▶ **Задание**:
Процитируйте без изменений часть фрагмента о религиях в культуре постмодерна от слов «Мы не претендуем» до слов «религии и культы.» включительно.

▶ **Приведённый фрагмент**:
◆ ◆ ◆ ◆

Первое, что обращает на себя внимание при исследовании религиозной ситуации в культуре постмодерна, - это обилие весьма разнообразных религиозных направлений. В работе «Лабиринты веры» Кеннет Боа называет следующие религии, получившие распространение в современной западной культуре. К первой группе относятся нехристианские религии Востока: индуизм, джайнизм, религия сикхов, буддизм, зороастризм, конфуцианство, даосизм, синтоизм, ислам, иудаизм. Ко второй группе относятся основные псевдохристианские религии Запада: религия мормонов, свидетели Иеговы, «Христианская наука», «Школа христианского единства», теософия. Третью группу составляют оккультные религии и доктрины: колдовство и сатанизм, астрология, спиритуализм, Каббала, «И Цзин», «Таро». И, наконец, четвертую группу составляют новые религии и культы: Трансцендентальная медитация, Церковь Объединения, движения «Харе Кришна» и «Новый век». Однако данный перечень религий, получивших распространение на Западе, не является полным, о чем свидетельствует хотя бы то, что автор не упоминает о такой форме религиозных верований, как уфология, сущность которой П. Куртц характеризует следующим образом: «Эта система паранормальных верований носит особенно дерзкий и притягательный характер, поскольку заключает в себе идею посещения Земли далекими высокоразвитыми и загадочными существами - гуманоидами открытого космоса. Поражает схожесть сценариев появления пришельцев с ситуациями откровения; различие состоит лишь в том, что эта новая форма религии откровенно облечена идеями и образами научной фантастики». [89, 526]. Уфология, как нам представляется, очень ярко характеризует огромную потребность современного человека в новых формах религиозности.

Мы не претендуем на то, чтобы исследовать весь спектр религиозных движений, характерных для культуры Запада ХХ века, но выделим лишь те религиозные культы, которые, во-первых, получили значительное распространение в культуре Запада ХХ века, и, во-вторых, так или иначе, характеризуют процесс секуляризации, рассматриваемый нами как падение роли традиционного христианства и его внутреннее разрушение.

В связи с этим за основу классификации различных верований изберем их отношение к традиционному христианству. Исходя из данного критерия, можно выделить нехристианские религии, псевдохристианские религии и антихристианские религии и культы.

К первой группе относятся религии, которые пришли в культуру Запада с Востока, что создает ситуацию, когда христианство должно как бы конкурировать с восточными религиями и доказывать свое право на существование. На это обстоятельство указывали участники конференции «Роль религии в эпоху постмодерна». Они отмечали, что сущность нового понимания роли христианства в культуре Запада состоит в том, что оно перестает «быть всеобщей действующей идеологией, а вместо этого стало партнером в диалоге, заслуживающим уважения только в том случае, если оно предлагает что-то лучшее, чем то, что может быть достигнуто другими средствами». [99, 120]. Из этого обстоятельства один из участников конференции делает вывод: «Короче говоря, наша культура не является больше иудео-христианской или библейской культурой, но плюралистической, постлиберальной, в которой библейское мировоззрение выражает позицию меньшинства» [99, 120]. В связи с этим другой участник конференции, рассматривая вопрос об отношении христианства к другим религиям, приходит к выводу, что христианство должно у них учиться. Он отмечает: «Я настаиваю, что для нас важно понимать религиозные миры других верований посредством частичного соучастия в них, как для развития взаимопонимания, столь необходимого в современном мире, так и для нашего взаимного духовного обогащения» [99, 123].

◆ ◆ ◆ ◆

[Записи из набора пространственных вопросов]
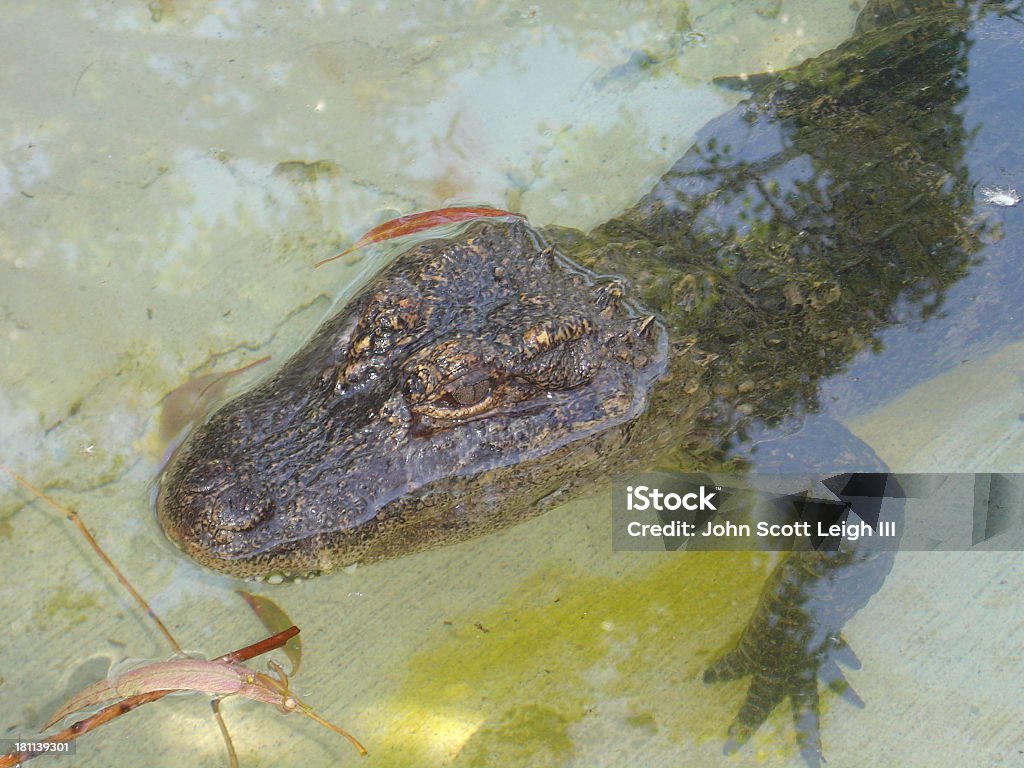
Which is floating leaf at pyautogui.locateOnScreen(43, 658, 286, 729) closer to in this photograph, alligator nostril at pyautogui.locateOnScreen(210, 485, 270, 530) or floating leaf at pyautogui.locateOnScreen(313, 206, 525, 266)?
alligator nostril at pyautogui.locateOnScreen(210, 485, 270, 530)

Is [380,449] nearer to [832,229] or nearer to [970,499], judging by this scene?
[832,229]

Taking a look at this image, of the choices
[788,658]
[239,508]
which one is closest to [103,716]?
[239,508]

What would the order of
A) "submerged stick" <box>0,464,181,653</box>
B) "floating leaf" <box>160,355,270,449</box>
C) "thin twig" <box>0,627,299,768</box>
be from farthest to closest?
"floating leaf" <box>160,355,270,449</box>
"submerged stick" <box>0,464,181,653</box>
"thin twig" <box>0,627,299,768</box>

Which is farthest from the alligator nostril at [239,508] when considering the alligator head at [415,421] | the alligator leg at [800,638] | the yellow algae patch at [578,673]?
the alligator leg at [800,638]

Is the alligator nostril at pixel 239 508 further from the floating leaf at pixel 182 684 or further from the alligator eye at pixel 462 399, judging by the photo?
the floating leaf at pixel 182 684

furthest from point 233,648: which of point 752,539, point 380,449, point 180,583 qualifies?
point 752,539

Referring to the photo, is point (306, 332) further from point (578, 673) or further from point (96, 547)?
point (578, 673)

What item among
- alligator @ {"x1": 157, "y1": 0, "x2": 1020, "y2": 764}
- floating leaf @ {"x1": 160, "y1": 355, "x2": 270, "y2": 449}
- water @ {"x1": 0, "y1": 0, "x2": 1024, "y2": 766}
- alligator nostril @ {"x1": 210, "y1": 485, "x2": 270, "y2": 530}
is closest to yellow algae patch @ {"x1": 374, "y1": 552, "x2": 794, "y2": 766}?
water @ {"x1": 0, "y1": 0, "x2": 1024, "y2": 766}
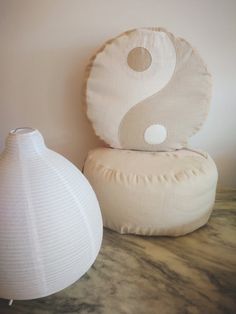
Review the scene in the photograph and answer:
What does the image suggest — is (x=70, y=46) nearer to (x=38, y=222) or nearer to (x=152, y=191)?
(x=152, y=191)

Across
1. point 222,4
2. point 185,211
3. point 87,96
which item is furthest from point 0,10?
point 185,211

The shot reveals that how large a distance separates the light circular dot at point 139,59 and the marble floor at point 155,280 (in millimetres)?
622

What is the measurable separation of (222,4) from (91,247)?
3.48 ft

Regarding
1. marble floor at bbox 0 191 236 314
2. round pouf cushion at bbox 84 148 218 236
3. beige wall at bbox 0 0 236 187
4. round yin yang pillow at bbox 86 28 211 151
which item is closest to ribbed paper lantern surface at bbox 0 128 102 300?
marble floor at bbox 0 191 236 314

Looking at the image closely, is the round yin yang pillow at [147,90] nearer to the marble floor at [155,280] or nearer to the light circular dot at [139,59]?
the light circular dot at [139,59]

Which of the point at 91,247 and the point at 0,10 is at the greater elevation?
the point at 0,10

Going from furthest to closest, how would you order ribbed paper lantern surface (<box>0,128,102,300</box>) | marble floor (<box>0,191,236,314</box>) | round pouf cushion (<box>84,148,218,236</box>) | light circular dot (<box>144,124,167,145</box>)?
1. light circular dot (<box>144,124,167,145</box>)
2. round pouf cushion (<box>84,148,218,236</box>)
3. marble floor (<box>0,191,236,314</box>)
4. ribbed paper lantern surface (<box>0,128,102,300</box>)

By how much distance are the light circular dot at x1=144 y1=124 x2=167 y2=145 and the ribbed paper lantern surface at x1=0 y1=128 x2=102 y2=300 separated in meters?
0.46

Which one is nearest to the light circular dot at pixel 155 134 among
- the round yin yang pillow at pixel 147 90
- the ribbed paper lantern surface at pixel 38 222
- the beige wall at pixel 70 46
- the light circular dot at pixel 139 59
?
the round yin yang pillow at pixel 147 90

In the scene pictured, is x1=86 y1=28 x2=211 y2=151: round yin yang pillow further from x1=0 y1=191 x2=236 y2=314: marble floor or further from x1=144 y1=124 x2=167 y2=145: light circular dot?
x1=0 y1=191 x2=236 y2=314: marble floor

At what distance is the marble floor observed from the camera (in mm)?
698

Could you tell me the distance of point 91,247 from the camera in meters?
0.63

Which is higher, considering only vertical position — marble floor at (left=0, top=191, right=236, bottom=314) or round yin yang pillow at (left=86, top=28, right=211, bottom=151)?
round yin yang pillow at (left=86, top=28, right=211, bottom=151)

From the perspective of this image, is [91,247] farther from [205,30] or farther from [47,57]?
[205,30]
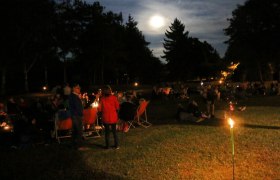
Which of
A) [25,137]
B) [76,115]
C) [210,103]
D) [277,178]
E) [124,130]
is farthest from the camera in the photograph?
[210,103]

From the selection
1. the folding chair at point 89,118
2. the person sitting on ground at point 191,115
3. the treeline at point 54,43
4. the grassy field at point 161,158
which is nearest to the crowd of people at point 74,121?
the folding chair at point 89,118

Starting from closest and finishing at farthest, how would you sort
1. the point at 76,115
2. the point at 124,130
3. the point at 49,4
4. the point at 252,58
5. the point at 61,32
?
1. the point at 76,115
2. the point at 124,130
3. the point at 49,4
4. the point at 61,32
5. the point at 252,58

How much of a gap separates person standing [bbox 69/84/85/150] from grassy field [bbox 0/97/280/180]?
0.38 m

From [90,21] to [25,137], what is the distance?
45.1m

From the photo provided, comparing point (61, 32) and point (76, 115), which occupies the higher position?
point (61, 32)

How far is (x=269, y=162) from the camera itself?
313 inches

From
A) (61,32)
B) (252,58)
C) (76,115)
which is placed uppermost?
(61,32)

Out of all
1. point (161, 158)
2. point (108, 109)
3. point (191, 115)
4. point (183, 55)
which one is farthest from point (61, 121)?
point (183, 55)

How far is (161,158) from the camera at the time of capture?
8.60 m

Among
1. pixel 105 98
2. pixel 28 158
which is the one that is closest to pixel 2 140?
pixel 28 158

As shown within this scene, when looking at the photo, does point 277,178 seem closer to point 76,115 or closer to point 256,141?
point 256,141

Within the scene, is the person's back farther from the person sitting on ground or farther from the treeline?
the treeline

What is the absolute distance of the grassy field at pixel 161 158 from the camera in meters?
7.45

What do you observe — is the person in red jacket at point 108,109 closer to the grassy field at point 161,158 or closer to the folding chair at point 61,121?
the grassy field at point 161,158
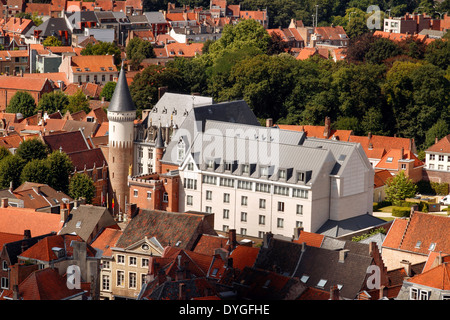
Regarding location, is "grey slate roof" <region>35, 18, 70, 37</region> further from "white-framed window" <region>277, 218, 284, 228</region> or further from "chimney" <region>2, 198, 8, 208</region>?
"white-framed window" <region>277, 218, 284, 228</region>

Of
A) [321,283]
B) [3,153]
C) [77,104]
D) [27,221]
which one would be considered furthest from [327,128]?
[321,283]

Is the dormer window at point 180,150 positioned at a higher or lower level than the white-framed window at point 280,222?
higher

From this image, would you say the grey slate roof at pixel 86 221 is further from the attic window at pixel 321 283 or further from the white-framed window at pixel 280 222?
the attic window at pixel 321 283

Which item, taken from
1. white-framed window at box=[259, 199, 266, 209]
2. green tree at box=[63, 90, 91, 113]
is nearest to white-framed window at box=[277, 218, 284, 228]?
white-framed window at box=[259, 199, 266, 209]

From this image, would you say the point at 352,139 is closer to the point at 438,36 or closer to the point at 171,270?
the point at 171,270

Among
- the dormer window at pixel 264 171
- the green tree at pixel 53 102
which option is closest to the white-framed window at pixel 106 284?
the dormer window at pixel 264 171

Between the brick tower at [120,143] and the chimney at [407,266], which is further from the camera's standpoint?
the brick tower at [120,143]
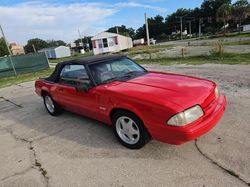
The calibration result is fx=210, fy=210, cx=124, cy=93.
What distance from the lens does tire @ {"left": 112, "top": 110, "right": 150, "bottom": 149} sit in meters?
3.12

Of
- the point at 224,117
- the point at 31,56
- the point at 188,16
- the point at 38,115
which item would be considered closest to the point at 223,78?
the point at 224,117

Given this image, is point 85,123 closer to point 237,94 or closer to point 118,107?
point 118,107

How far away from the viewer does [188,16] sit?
3509 inches

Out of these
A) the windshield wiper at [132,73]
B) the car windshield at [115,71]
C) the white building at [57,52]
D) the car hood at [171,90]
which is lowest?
the white building at [57,52]

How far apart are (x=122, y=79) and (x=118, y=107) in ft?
2.54

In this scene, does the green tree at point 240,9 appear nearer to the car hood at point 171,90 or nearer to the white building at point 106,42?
the white building at point 106,42

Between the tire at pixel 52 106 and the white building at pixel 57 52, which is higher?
the tire at pixel 52 106

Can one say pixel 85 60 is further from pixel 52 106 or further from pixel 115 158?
pixel 115 158

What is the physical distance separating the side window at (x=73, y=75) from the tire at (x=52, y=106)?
755mm

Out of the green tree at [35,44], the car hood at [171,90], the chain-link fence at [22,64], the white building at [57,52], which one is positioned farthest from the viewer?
the green tree at [35,44]

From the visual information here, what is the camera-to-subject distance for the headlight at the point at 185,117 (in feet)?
8.75

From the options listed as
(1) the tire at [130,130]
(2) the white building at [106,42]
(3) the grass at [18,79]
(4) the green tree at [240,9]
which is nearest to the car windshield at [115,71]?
(1) the tire at [130,130]

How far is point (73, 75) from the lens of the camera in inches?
178

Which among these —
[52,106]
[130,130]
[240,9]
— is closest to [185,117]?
[130,130]
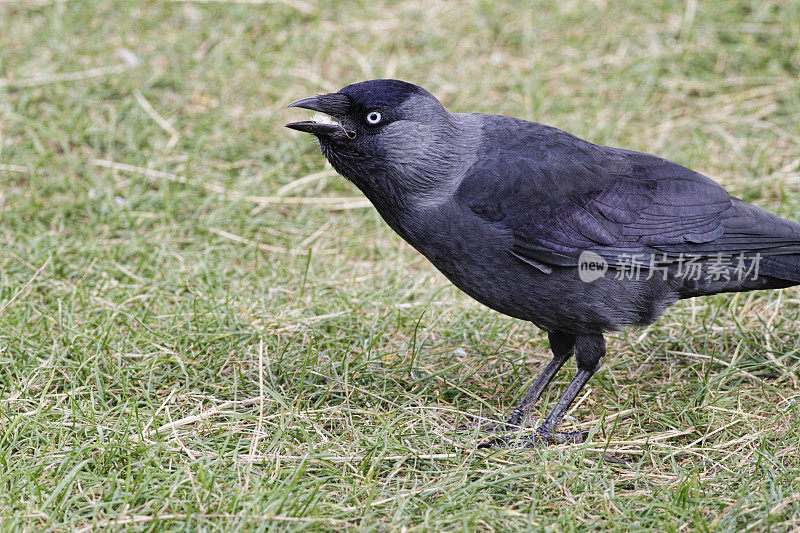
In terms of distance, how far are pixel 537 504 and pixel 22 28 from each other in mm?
6861

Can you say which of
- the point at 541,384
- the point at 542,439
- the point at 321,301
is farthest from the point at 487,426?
the point at 321,301

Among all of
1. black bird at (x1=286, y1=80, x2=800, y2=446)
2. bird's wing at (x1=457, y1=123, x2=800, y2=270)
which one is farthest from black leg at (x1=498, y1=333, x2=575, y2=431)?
bird's wing at (x1=457, y1=123, x2=800, y2=270)

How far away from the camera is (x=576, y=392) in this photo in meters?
4.41

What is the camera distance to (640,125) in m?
7.21

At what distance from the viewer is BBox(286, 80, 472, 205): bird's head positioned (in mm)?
4129

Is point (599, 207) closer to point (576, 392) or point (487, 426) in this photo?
point (576, 392)

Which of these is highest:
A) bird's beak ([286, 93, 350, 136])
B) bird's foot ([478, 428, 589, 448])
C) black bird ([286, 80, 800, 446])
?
bird's beak ([286, 93, 350, 136])

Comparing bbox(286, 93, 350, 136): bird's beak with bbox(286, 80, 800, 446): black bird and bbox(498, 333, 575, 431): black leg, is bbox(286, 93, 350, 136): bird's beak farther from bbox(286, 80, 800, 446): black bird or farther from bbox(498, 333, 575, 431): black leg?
bbox(498, 333, 575, 431): black leg

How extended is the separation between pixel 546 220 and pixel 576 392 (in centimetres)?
95

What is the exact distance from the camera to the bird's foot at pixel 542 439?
13.6 ft

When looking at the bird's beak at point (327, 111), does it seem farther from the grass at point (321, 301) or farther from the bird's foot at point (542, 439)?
the bird's foot at point (542, 439)

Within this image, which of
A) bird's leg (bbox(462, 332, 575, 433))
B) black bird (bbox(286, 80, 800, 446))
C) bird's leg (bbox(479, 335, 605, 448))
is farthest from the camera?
bird's leg (bbox(462, 332, 575, 433))

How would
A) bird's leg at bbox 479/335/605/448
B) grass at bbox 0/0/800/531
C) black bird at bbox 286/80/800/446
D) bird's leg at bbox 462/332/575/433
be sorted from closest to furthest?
grass at bbox 0/0/800/531
black bird at bbox 286/80/800/446
bird's leg at bbox 479/335/605/448
bird's leg at bbox 462/332/575/433

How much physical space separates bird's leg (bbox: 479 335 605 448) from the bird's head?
1183 millimetres
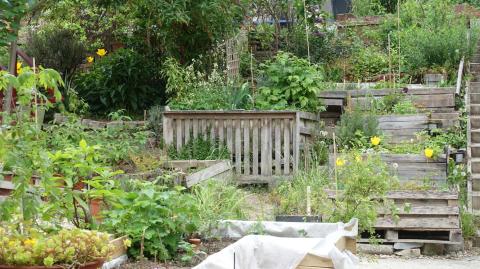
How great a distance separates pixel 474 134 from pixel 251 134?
11.3 ft

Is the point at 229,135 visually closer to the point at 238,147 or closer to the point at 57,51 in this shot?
the point at 238,147

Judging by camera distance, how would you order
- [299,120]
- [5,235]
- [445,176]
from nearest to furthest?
[5,235] < [445,176] < [299,120]

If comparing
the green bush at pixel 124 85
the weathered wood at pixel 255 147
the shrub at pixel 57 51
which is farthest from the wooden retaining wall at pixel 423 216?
the shrub at pixel 57 51

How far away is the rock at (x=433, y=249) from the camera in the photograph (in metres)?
9.54

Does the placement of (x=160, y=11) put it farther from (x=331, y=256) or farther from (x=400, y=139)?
(x=331, y=256)

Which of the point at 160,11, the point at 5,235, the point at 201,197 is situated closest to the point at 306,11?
the point at 160,11

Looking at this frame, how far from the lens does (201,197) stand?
8.05 meters

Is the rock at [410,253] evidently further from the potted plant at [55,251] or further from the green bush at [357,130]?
the potted plant at [55,251]

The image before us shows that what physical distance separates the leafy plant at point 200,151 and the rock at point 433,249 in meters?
3.13

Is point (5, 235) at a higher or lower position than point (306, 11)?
lower

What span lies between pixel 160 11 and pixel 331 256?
7740mm

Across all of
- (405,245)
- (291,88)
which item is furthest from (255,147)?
(405,245)

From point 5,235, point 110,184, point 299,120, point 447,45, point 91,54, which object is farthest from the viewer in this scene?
point 91,54

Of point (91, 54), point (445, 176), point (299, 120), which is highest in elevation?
point (91, 54)
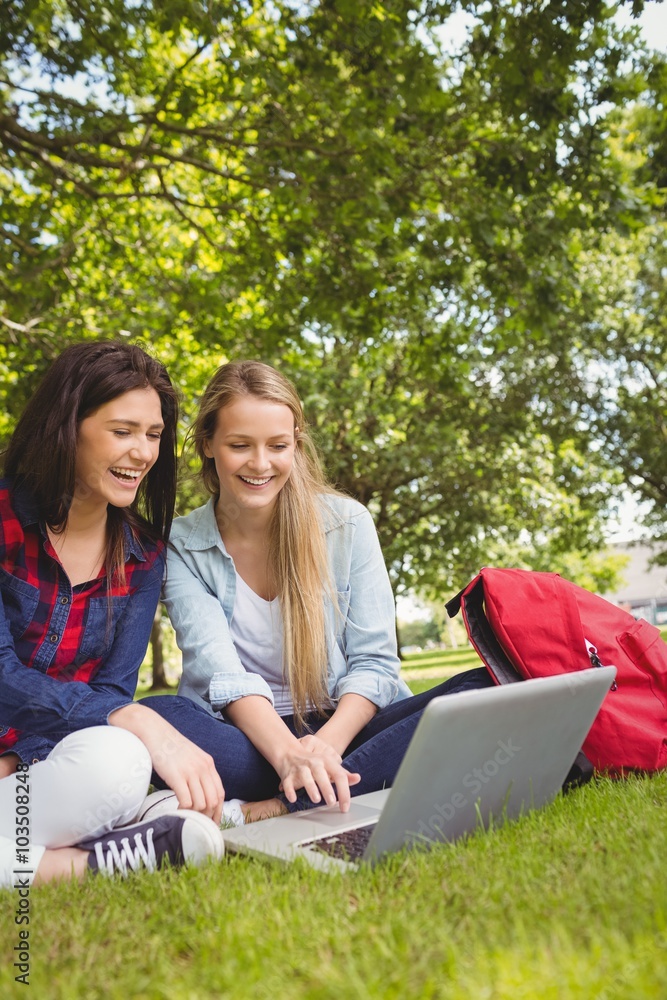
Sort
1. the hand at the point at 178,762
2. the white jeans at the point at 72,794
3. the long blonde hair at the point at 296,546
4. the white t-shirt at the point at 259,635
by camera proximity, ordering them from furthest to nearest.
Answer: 1. the white t-shirt at the point at 259,635
2. the long blonde hair at the point at 296,546
3. the hand at the point at 178,762
4. the white jeans at the point at 72,794

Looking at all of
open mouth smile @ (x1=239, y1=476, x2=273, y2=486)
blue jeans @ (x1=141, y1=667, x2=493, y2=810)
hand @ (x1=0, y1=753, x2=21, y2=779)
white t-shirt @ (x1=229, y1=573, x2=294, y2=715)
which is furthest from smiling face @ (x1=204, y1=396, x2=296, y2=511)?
hand @ (x1=0, y1=753, x2=21, y2=779)

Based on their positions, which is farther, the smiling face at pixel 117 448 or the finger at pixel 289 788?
the smiling face at pixel 117 448

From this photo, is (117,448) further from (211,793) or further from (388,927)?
(388,927)

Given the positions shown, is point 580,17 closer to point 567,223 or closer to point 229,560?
point 567,223

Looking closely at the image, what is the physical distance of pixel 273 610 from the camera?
10.5 feet

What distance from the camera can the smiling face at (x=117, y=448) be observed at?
2.75 metres

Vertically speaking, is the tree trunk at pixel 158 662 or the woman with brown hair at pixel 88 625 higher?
the woman with brown hair at pixel 88 625

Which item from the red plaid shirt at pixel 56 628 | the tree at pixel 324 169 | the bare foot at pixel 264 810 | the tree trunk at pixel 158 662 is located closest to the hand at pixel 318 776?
the bare foot at pixel 264 810

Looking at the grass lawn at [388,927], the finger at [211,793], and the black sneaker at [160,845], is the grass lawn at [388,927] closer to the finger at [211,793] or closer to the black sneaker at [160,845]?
the black sneaker at [160,845]

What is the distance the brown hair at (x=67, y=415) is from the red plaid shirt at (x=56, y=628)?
2.2 inches

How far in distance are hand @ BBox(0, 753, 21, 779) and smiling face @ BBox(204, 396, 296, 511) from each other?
1.15 metres

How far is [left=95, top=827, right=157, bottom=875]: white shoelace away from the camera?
2113mm

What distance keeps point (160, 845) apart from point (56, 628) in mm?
865

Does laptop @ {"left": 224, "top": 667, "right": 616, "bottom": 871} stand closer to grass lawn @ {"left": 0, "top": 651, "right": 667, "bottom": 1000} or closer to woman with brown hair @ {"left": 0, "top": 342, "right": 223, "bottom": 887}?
grass lawn @ {"left": 0, "top": 651, "right": 667, "bottom": 1000}
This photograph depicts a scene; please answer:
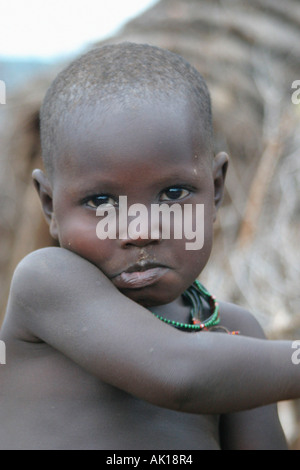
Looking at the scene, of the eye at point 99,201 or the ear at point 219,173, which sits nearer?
the eye at point 99,201

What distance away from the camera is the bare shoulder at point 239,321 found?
1854 millimetres

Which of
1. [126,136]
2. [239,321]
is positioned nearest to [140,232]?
[126,136]

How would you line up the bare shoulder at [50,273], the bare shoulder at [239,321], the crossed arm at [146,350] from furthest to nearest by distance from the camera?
the bare shoulder at [239,321] → the bare shoulder at [50,273] → the crossed arm at [146,350]

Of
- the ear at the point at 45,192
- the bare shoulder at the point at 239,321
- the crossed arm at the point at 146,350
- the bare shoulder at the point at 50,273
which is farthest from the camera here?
the bare shoulder at the point at 239,321

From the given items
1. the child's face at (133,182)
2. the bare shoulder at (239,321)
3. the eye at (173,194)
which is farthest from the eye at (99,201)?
the bare shoulder at (239,321)

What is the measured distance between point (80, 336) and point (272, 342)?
415 millimetres

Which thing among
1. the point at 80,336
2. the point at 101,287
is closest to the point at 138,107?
the point at 101,287

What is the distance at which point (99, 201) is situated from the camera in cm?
144

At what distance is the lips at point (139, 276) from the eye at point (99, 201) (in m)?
0.15

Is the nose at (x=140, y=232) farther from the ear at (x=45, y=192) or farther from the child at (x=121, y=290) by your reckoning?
the ear at (x=45, y=192)

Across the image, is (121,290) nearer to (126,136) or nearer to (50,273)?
(50,273)

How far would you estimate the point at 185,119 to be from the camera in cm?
147

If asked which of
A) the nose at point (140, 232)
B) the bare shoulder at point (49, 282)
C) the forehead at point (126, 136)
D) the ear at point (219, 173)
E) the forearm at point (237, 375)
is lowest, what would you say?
the forearm at point (237, 375)

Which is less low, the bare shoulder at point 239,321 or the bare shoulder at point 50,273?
the bare shoulder at point 239,321
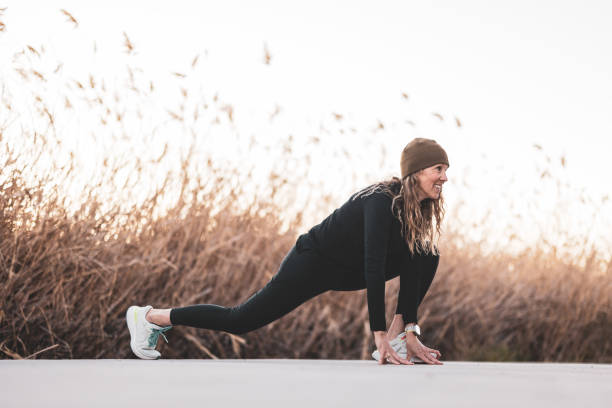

◆ ◆ ◆ ◆

▶ **Ответ**:
Мы не претендуем на то, чтобы исследовать весь спектр религиозных движений, характерных для культуры Запада ХХ века, но выделим лишь те религиозные культы, которые, во-первых, получили значительное распространение в культуре Запада ХХ века, и, во-вторых, так или иначе, характеризуют процесс секуляризации, рассматриваемый нами как падение роли традиционного христианства и его внутреннее разрушение.

В связи с этим за основу классификации различных верований изберем их отношение к традиционному христианству. Исходя из данного критерия, можно выделить нехристианские религии, псевдохристианские религии и антихристианские религии и культы.